Source records
-- start --

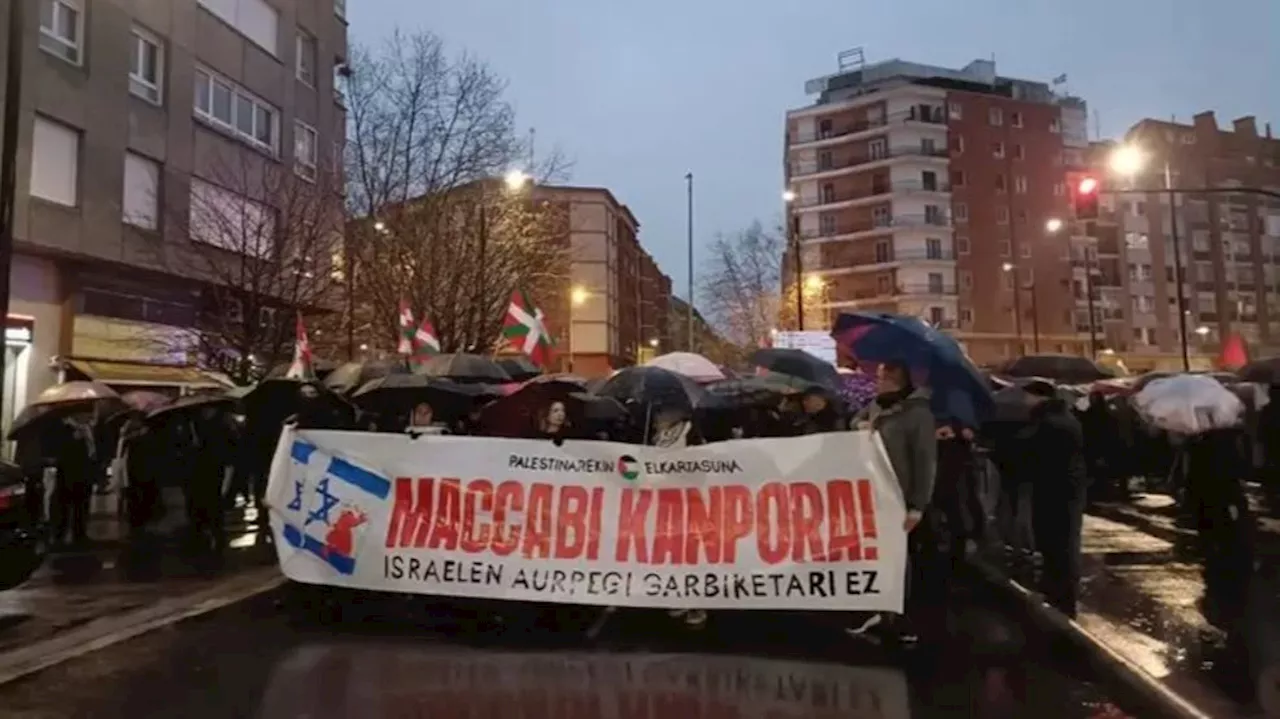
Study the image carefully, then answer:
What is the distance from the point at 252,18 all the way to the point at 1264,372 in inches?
1064

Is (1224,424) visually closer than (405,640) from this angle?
No

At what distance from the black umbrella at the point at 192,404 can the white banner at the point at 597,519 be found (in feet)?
15.2

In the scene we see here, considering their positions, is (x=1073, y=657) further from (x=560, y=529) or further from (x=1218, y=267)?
(x=1218, y=267)

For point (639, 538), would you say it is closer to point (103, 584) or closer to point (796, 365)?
point (796, 365)

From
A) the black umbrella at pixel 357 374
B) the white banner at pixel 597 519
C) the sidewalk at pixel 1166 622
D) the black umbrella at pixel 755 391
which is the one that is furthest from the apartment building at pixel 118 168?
the sidewalk at pixel 1166 622

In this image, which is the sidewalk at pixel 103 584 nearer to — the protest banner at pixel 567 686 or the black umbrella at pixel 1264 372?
the protest banner at pixel 567 686

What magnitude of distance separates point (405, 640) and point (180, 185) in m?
21.3

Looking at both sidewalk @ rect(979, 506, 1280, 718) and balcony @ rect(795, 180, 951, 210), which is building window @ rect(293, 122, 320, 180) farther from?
balcony @ rect(795, 180, 951, 210)

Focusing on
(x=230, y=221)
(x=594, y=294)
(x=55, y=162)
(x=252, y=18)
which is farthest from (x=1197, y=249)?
(x=55, y=162)

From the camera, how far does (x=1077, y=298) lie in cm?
8244

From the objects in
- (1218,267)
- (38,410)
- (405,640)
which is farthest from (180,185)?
(1218,267)

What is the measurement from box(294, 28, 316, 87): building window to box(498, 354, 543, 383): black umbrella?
18646 millimetres

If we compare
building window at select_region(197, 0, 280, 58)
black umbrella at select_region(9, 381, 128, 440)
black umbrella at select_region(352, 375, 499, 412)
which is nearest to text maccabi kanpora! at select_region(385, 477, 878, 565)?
black umbrella at select_region(352, 375, 499, 412)

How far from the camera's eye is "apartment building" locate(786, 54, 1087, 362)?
77625mm
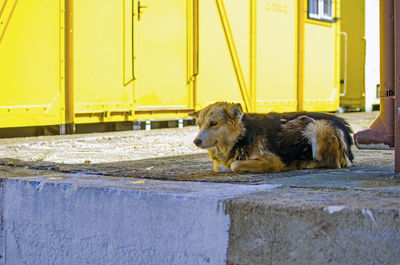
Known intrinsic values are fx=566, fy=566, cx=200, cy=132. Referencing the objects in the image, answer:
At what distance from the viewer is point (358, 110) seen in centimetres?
1575

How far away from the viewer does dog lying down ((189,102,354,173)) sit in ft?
15.5

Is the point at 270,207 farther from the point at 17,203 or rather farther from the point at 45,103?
the point at 45,103

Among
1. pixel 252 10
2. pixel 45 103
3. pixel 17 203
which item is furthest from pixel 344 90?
pixel 17 203

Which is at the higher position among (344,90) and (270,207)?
(344,90)

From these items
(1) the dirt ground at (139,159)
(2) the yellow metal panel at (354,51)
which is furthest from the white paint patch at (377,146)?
(2) the yellow metal panel at (354,51)

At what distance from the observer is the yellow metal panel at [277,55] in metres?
11.9

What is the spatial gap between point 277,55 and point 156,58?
3.48 m

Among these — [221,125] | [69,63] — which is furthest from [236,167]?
[69,63]

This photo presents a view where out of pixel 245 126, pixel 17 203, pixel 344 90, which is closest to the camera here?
pixel 17 203

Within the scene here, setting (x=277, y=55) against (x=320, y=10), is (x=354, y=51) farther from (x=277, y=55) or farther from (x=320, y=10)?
(x=277, y=55)

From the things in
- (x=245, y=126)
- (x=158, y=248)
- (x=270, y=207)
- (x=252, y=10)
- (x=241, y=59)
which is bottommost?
(x=158, y=248)

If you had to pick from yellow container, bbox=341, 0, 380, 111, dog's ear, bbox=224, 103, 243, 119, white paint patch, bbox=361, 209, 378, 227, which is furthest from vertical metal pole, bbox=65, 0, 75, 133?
yellow container, bbox=341, 0, 380, 111

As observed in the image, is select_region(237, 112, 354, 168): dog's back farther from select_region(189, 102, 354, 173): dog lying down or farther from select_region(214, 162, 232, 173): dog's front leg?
select_region(214, 162, 232, 173): dog's front leg

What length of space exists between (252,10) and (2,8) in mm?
5484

-- end --

• _Challenge_
Rename "building window" to "office window" in the lines starting with the one containing "What is the measurement" and going on through the one containing "18646 millimetres", leaving everything else unchanged.

• _Task output_
What is the measurement from box(294, 28, 316, 87): office window to box(498, 354, 543, 383): black umbrella?
18646 millimetres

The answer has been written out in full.